* Text under study

Tuesday, September 30, 2014

Fundamentals waning, Patriots need to get back to simple football

Rob Gronkowski got up from the turf at Arrowhead Stadium on Monday Night, having just dragged three defenders into the end zone for a typical Gronk-ian effort that makes him one of the most feared and dangerous tight ends in the National Football League...

...and even in a game where his New England Patriots were getting blown out by the Kansas City Chiefs, fans of the team and of the the excitable man-child could gain a small measure of solace in Gronkowski's traditional "Gronk Smash" spike that causes thousands of those little black rubber pellets to spray into the air.

But there would be no spike, just Gronkowski tossing the ball to the side and walking dejectedly toward the sidelines - and in many ways, that was worse than the 41-14 shellacking that the Patriots took at the hands of those Chiefs.
Patriots' players have had the offense taken away from them

It was a brutal thing to witness - that, plus the fact that the pass came from the arm of back up quarterback Jimmy Garopollo, as sure-fire Hall of Fame quarterback Tom Brady sat by himself on the Patriots' sideline, unceremoniously benched for the first time in his 15 years as a starting quarterback.

Brady's aura is gone.  The play-by-play announcers for Monday Night Football were stunned, Mike Tirico stammering out objective sentence fragments and Jon Gruden looking to be on the edge of tears, all the while a 60" flatscreen monitor positioned behind them focused on Brady, who had the look of the last kid to be picked for a playground pickup game.

So there was no joy in Kansas City for Patriots' fans - no silver linings to be had, no moral victories and no excuses - but one has to wonder why a player with such a zest for the game of football as Gronkowski has would simply rise to his feet and completely dismiss the ball as if it meant nothing to him.

* Supplied entries
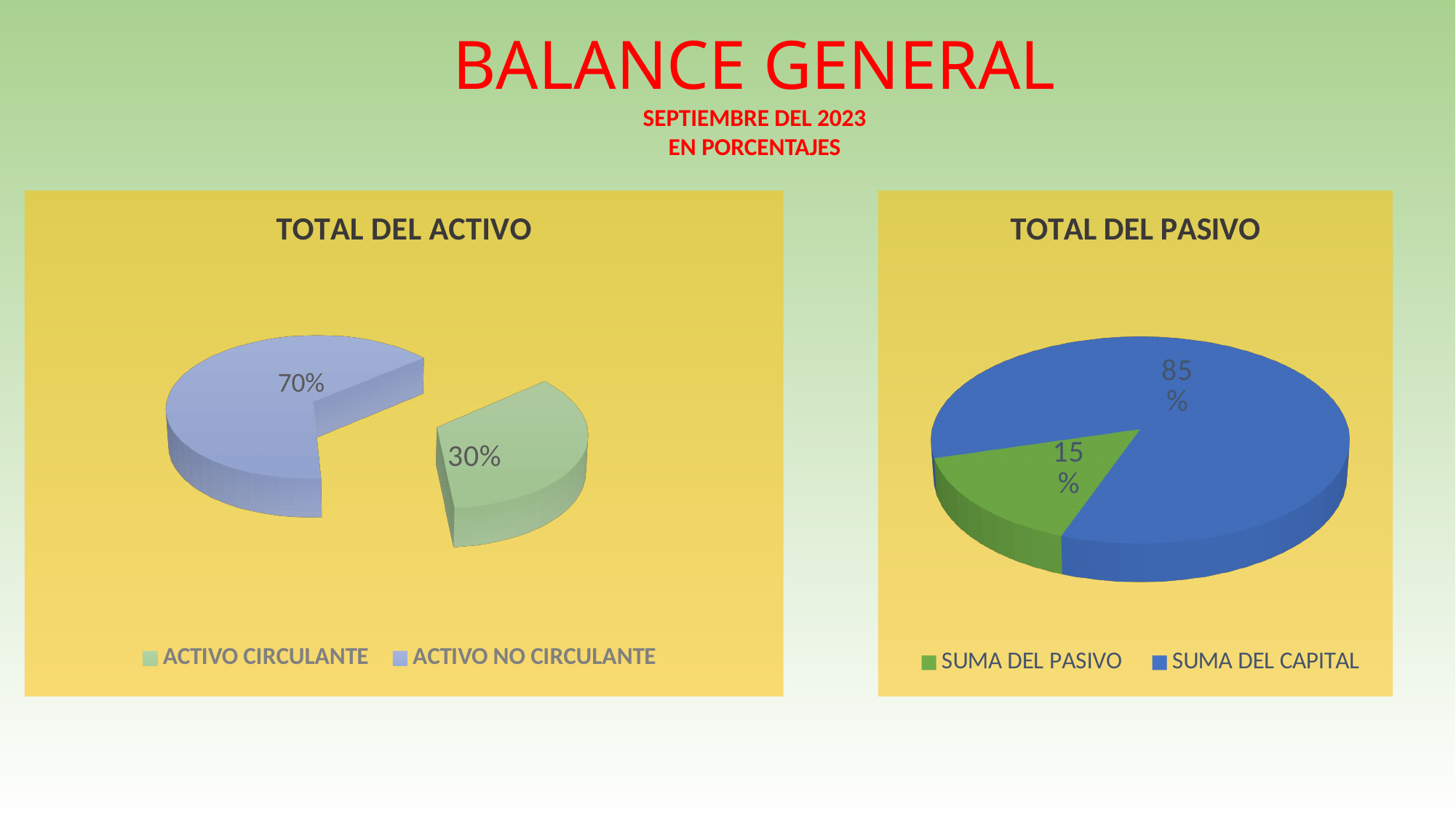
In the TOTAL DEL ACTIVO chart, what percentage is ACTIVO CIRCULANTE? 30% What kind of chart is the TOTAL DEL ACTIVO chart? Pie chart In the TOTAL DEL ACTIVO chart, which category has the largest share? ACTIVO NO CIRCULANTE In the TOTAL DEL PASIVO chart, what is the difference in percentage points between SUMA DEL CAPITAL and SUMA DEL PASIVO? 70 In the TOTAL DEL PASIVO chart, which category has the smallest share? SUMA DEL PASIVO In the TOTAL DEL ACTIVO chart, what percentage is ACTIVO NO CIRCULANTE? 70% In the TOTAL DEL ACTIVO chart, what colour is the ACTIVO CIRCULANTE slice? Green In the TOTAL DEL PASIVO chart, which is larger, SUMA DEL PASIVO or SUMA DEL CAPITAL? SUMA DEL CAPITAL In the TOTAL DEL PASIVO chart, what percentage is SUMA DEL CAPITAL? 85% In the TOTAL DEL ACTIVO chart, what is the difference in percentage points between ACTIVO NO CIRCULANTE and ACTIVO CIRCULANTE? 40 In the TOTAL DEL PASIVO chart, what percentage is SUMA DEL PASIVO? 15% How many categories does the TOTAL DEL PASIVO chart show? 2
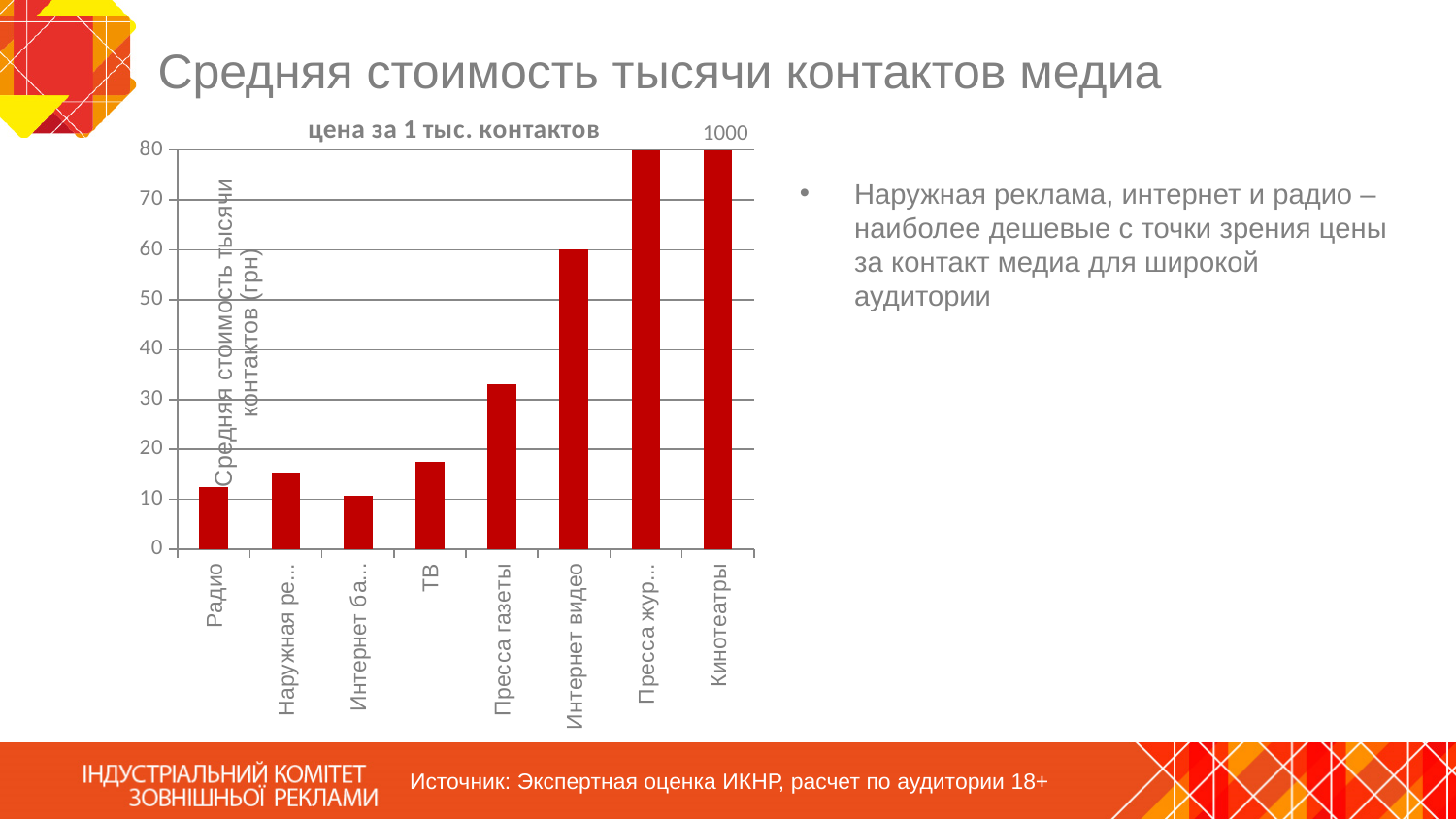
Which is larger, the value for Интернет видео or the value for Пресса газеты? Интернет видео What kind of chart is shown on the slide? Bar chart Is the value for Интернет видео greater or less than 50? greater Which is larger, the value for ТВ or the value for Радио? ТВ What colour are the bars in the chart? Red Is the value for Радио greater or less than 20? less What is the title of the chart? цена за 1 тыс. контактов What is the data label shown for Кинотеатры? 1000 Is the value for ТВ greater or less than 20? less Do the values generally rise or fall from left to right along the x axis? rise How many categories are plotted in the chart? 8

--

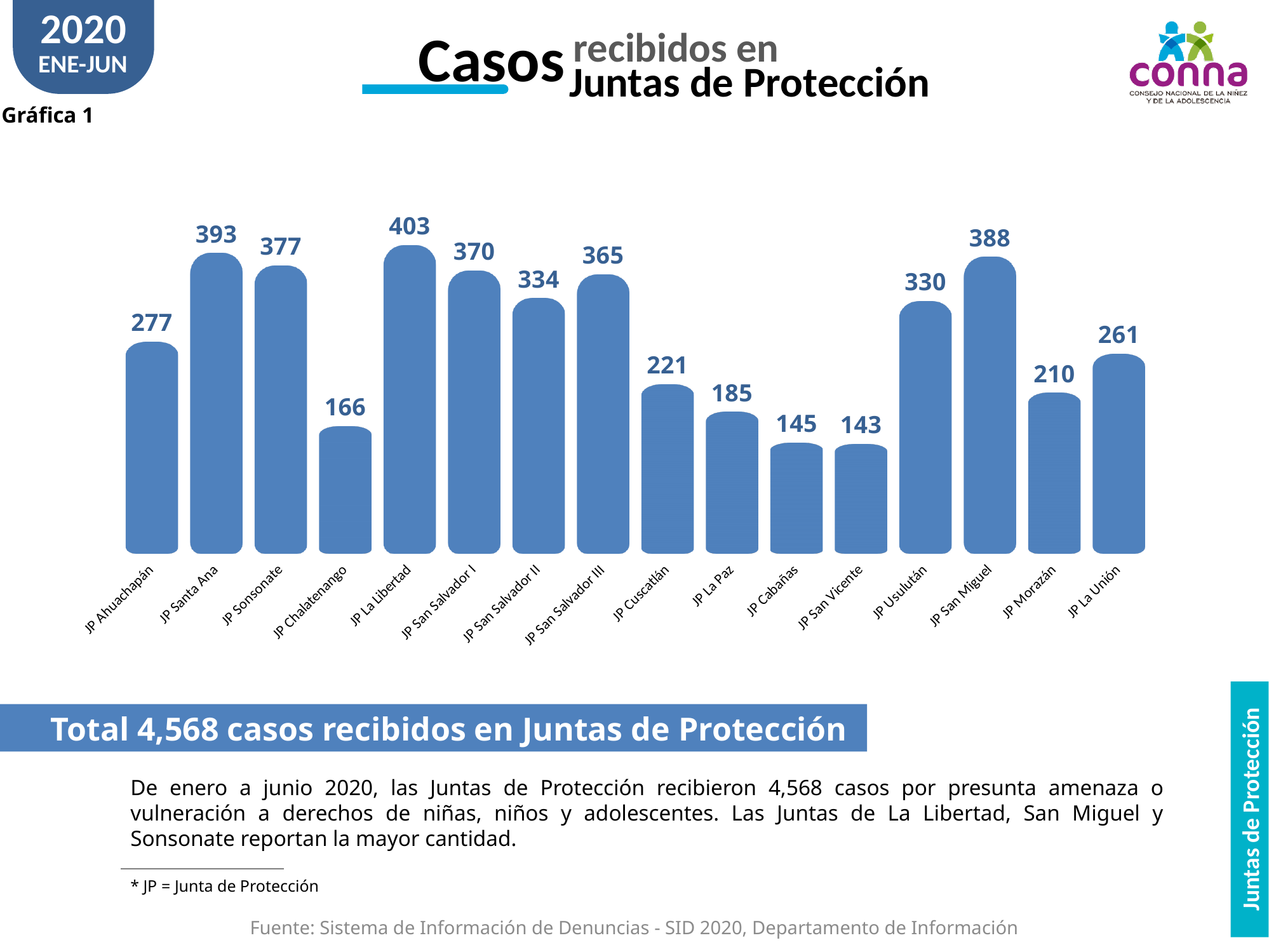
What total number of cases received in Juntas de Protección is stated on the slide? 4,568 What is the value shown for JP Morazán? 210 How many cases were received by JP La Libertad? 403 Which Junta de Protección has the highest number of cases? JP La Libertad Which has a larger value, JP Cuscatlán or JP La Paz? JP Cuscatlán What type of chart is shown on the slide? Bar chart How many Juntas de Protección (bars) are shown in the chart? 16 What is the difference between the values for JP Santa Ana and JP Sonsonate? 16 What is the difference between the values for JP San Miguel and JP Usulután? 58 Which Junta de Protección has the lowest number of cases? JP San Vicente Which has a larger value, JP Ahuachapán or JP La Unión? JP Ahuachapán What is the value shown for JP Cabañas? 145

* Questions on the material
(a) According to the Patriots article, what was the final score of the game against the Kansas City Chiefs?
(b) Please carry the Patriots article forward from its last sentence.
The records have no role in this.

* Answers by item number
(a) 41-14

(b)
That is the issue here.  Not so much the lopsided loss, nor the manner in which everything came crashing down on the Patriots, but in the way that the leaders of the team fell into such a funk that not even the terminally happy Gronkowski was immune to it's dour repercussions.

Long after the game had been decided on what could only be described as a "bull goring the matador, and then stomping him into the ground" parable, former Baltimore Ravens' linebacker (and good friend of Brady) Ray Lewis shook his head sadly and looked directly into the camera during the post-game wrap up and called out his old friend for not putting up a fight to stay in the game after being benched...

...Lewis' words ringing true in Brady's post-game press conference, where the dejected field general seemed to be in no mood for disagreement.

"They told me I was coming out" Brady said after the game. "so..."

Then when asked how excited he was to get back out there and start getting ready for next weeks' opponent, Brady gave a dismissive and perhaps even droll "We have no choice."

Yes, Tom, you do have a choice.  You can choose to either sit and look like the spoiled rich kid who didn't get his way, or you can get off your butt and lead this team.

For the past handful of seasons, Brady has been hearing it said over and over that he needs more weapons around him, that he needs a deep threat and by not having them, coach Bill Belichick is wasting Brady's golden years on a bunch of stiffs - but the fact of the matter is that Brady is surrounded by good players - good, fundamentally sound players - players that know that game and hustle and grind...

...players who deserve more from Brady and the coaching staff than what they are getting, which is consistently being put in a position to fail.

The Patriots have lost touch with the most fundamental concepts in all of football, which starts with running the ball - choosing instead to do the opposite, which is dropping Brady back into a pocket that is being overwhelmed by the oppositions' pass rush because they have no reason to play the run, and as a result, the immobile Brady can't get out of his own way, let alone dodge 280 pound defensive ends.

"Certainly running the ball and stopping the run is important to the physical toughness of the team" Brady said in a lucid moment during his post-game presser, seeming to call out the coaching staff for calling all of 16 running plays on the night. "You just lose control of the game and it becomes one-dimensional like it did in the third quarter."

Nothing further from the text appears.